*Exercise instructions*
Output the data verbatim, minus the images.

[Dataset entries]
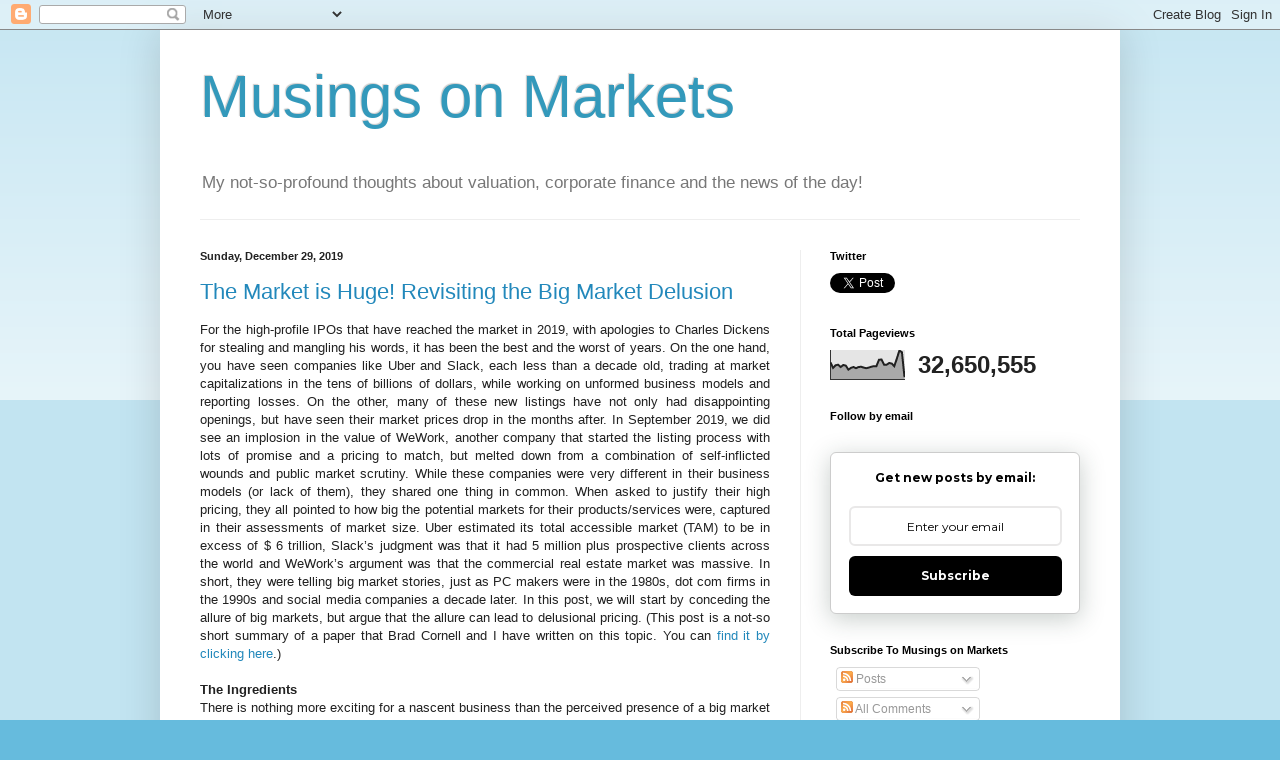

--- FILE ---
content_type: text/html; charset=UTF-8
request_url: https://aswathdamodaran.blogspot.com/b/stats?m=0&style=BLACK_TRANSPARENT&timeRange=ALL_TIME&token=APq4FmBaP2vRJDKCLXZh-ravENoZYSTomc1tCW5lIzwI88VpMYSjCriP00anuaxfqnubozo0DRtdToYSb_obMKNQoDV4PhIIVw
body_size: -13
content:
{"total":32650555,"sparklineOptions":{"backgroundColor":{"fillOpacity":0.1,"fill":"#000000"},"series":[{"areaOpacity":0.3,"color":"#202020"}]},"sparklineData":[[0,59],[1,40],[2,49],[3,51],[4,43],[5,50],[6,48],[7,34],[8,40],[9,43],[10,39],[11,43],[12,44],[13,41],[14,39],[15,41],[16,44],[17,46],[18,46],[19,68],[20,69],[21,51],[22,51],[23,57],[24,55],[25,46],[26,72],[27,100],[28,94],[29,8]],"nextTickMs":7317}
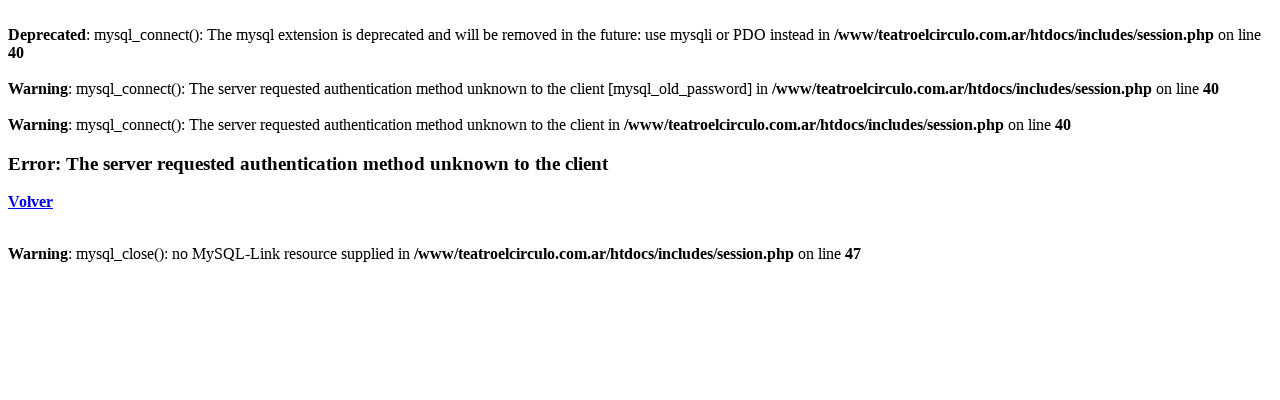

--- FILE ---
content_type: text/html; charset=UTF-8
request_url: https://teatro-elcirculo.com.ar/
body_size: 215
content:
<br />
<b>Deprecated</b>:  mysql_connect(): The mysql extension is deprecated and will be removed in the future: use mysqli or PDO instead in <b>/www/teatroelcirculo.com.ar/htdocs/includes/session.php</b> on line <b>40</b><br />
<br />
<b>Warning</b>:  mysql_connect(): The server requested authentication method unknown to the client [mysql_old_password] in <b>/www/teatroelcirculo.com.ar/htdocs/includes/session.php</b> on line <b>40</b><br />
<br />
<b>Warning</b>:  mysql_connect(): The server requested authentication method unknown to the client in <b>/www/teatroelcirculo.com.ar/htdocs/includes/session.php</b> on line <b>40</b><br />
<h3>Error: The server requested authentication method unknown to the client</font></h3>
<p><a href="javascript:history.back()"><b>Volver</b></a></p>
<br />
<b>Warning</b>:  mysql_close(): no MySQL-Link resource supplied in <b>/www/teatroelcirculo.com.ar/htdocs/includes/session.php</b> on line <b>47</b><br />
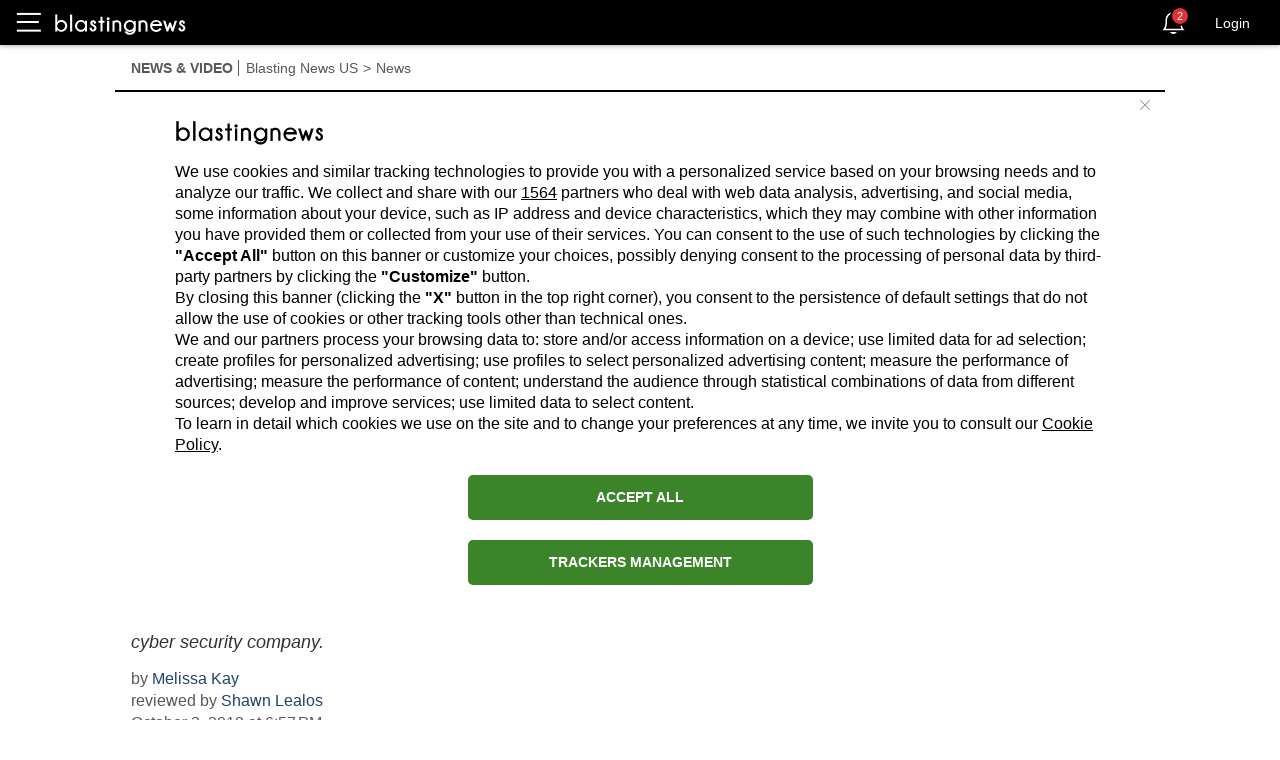

--- FILE ---
content_type: text/html; charset=utf-8
request_url: https://us.blastingnews.com/app/tracking/
body_size: 204
content:
{"status":2,"analytics_property":[],"analytics_property_all_data":[],"dealer_id":false,"author_id":"6045913","optimize_key":null}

*Task response*
--- FILE ---
content_type: text/html; charset=UTF-8
request_url: https://aswathdamodaran.blogspot.com/b/stats?m=0&style=BLACK_TRANSPARENT&timeRange=ALL_TIME&token=APq4FmBaP2vRJDKCLXZh-ravENoZYSTomc1tCW5lIzwI88VpMYSjCriP00anuaxfqnubozo0DRtdToYSb_obMKNQoDV4PhIIVw
body_size: -13
content:
{"total":32650555,"sparklineOptions":{"backgroundColor":{"fillOpacity":0.1,"fill":"#000000"},"series":[{"areaOpacity":0.3,"color":"#202020"}]},"sparklineData":[[0,59],[1,40],[2,49],[3,51],[4,43],[5,50],[6,48],[7,34],[8,40],[9,43],[10,39],[11,43],[12,44],[13,41],[14,39],[15,41],[16,44],[17,46],[18,46],[19,68],[20,69],[21,51],[22,51],[23,57],[24,55],[25,46],[26,72],[27,100],[28,94],[29,8]],"nextTickMs":7317}

--- FILE ---
content_type: text/html; charset=UTF-8
request_url: https://teatro-elcirculo.com.ar/
body_size: 215
content:
<br />
<b>Deprecated</b>:  mysql_connect(): The mysql extension is deprecated and will be removed in the future: use mysqli or PDO instead in <b>/www/teatroelcirculo.com.ar/htdocs/includes/session.php</b> on line <b>40</b><br />
<br />
<b>Warning</b>:  mysql_connect(): The server requested authentication method unknown to the client [mysql_old_password] in <b>/www/teatroelcirculo.com.ar/htdocs/includes/session.php</b> on line <b>40</b><br />
<br />
<b>Warning</b>:  mysql_connect(): The server requested authentication method unknown to the client in <b>/www/teatroelcirculo.com.ar/htdocs/includes/session.php</b> on line <b>40</b><br />
<h3>Error: The server requested authentication method unknown to the client</font></h3>
<p><a href="javascript:history.back()"><b>Volver</b></a></p>
<br />
<b>Warning</b>:  mysql_close(): no MySQL-Link resource supplied in <b>/www/teatroelcirculo.com.ar/htdocs/includes/session.php</b> on line <b>47</b><br />

--- FILE ---
content_type: text/html; charset=utf-8
request_url: https://us.blastingnews.com/app/tracking/
body_size: 204
content:
{"status":2,"analytics_property":[],"analytics_property_all_data":[],"dealer_id":false,"author_id":"6045913","optimize_key":null}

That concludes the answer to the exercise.